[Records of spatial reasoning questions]

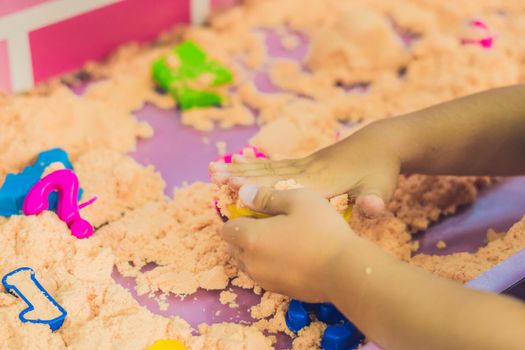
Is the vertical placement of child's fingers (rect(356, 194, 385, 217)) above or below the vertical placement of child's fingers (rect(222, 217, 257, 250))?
above

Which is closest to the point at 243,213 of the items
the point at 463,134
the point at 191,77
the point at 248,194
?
the point at 248,194

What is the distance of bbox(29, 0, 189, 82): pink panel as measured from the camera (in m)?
1.28

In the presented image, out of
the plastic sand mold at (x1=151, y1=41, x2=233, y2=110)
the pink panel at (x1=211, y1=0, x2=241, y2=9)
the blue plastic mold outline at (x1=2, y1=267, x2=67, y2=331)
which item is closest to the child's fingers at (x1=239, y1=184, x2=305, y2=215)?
the blue plastic mold outline at (x1=2, y1=267, x2=67, y2=331)

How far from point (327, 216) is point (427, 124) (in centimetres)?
28

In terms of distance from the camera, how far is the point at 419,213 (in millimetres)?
1088

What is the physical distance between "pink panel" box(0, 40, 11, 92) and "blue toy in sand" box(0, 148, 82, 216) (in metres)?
0.20

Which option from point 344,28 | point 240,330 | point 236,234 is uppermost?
point 344,28

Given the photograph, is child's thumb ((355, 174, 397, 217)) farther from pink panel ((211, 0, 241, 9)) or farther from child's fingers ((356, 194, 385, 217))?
pink panel ((211, 0, 241, 9))

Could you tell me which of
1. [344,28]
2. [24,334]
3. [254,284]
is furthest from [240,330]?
[344,28]

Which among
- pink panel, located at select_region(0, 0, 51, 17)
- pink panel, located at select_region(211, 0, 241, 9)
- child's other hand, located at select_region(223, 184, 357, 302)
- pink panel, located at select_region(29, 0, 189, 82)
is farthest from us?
pink panel, located at select_region(211, 0, 241, 9)

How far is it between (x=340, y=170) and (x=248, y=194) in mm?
148

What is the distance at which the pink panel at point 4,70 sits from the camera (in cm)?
121

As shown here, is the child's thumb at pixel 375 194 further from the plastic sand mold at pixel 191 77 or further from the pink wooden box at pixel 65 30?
the pink wooden box at pixel 65 30

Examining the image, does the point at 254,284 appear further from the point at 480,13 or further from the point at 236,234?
the point at 480,13
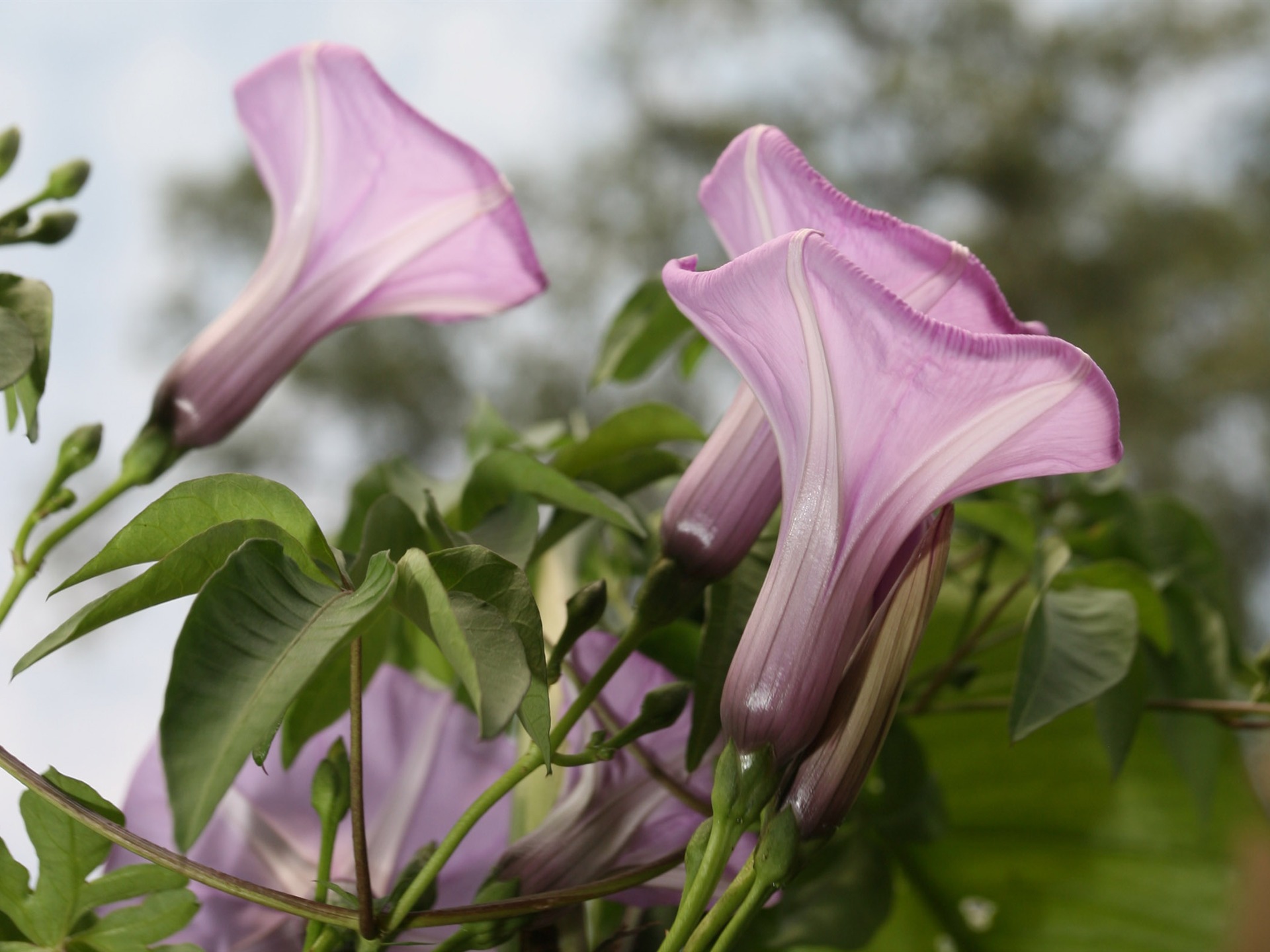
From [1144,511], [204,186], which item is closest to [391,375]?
[204,186]

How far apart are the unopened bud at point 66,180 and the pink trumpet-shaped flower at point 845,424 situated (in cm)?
14

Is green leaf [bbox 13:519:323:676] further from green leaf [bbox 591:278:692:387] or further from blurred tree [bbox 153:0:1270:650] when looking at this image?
blurred tree [bbox 153:0:1270:650]

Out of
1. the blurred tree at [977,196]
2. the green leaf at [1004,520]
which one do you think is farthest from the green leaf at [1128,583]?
the blurred tree at [977,196]

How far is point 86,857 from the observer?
0.47 feet

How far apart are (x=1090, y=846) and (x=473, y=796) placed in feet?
0.68

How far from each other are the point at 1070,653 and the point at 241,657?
15cm

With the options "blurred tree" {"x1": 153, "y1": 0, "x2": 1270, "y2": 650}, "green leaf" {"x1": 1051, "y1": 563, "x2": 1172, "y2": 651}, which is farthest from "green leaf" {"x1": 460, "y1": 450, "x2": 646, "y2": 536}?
"blurred tree" {"x1": 153, "y1": 0, "x2": 1270, "y2": 650}

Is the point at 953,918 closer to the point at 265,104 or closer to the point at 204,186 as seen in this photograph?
the point at 265,104

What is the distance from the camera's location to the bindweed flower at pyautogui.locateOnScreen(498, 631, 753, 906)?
6.9 inches

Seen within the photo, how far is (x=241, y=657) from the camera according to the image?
112 mm

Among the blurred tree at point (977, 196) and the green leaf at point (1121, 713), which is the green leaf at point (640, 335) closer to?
the green leaf at point (1121, 713)

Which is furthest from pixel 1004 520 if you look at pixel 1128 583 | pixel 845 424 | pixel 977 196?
pixel 977 196

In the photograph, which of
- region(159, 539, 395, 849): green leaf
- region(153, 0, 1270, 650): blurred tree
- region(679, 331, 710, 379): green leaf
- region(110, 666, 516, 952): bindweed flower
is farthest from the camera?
region(153, 0, 1270, 650): blurred tree

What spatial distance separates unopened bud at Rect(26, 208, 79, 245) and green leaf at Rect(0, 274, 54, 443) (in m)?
0.02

• Work to complete: In the entries above, find the line containing "Which is furthest". Set down that line and every line after it through the last one, exactly and alone.

• Complete response:
Which is furthest from pixel 1004 520 if you look at pixel 1128 583 | pixel 845 424 | pixel 977 196?
pixel 977 196

In the photograph, which of
- region(159, 539, 395, 849): green leaf
- region(153, 0, 1270, 650): blurred tree
- region(679, 331, 710, 379): green leaf
- region(110, 666, 516, 952): bindweed flower
is farthest from the camera?
region(153, 0, 1270, 650): blurred tree

What spatial distance separates unopened bud at Rect(26, 208, 79, 245) and green leaf at Rect(0, 274, 54, 443) (in m)?
0.02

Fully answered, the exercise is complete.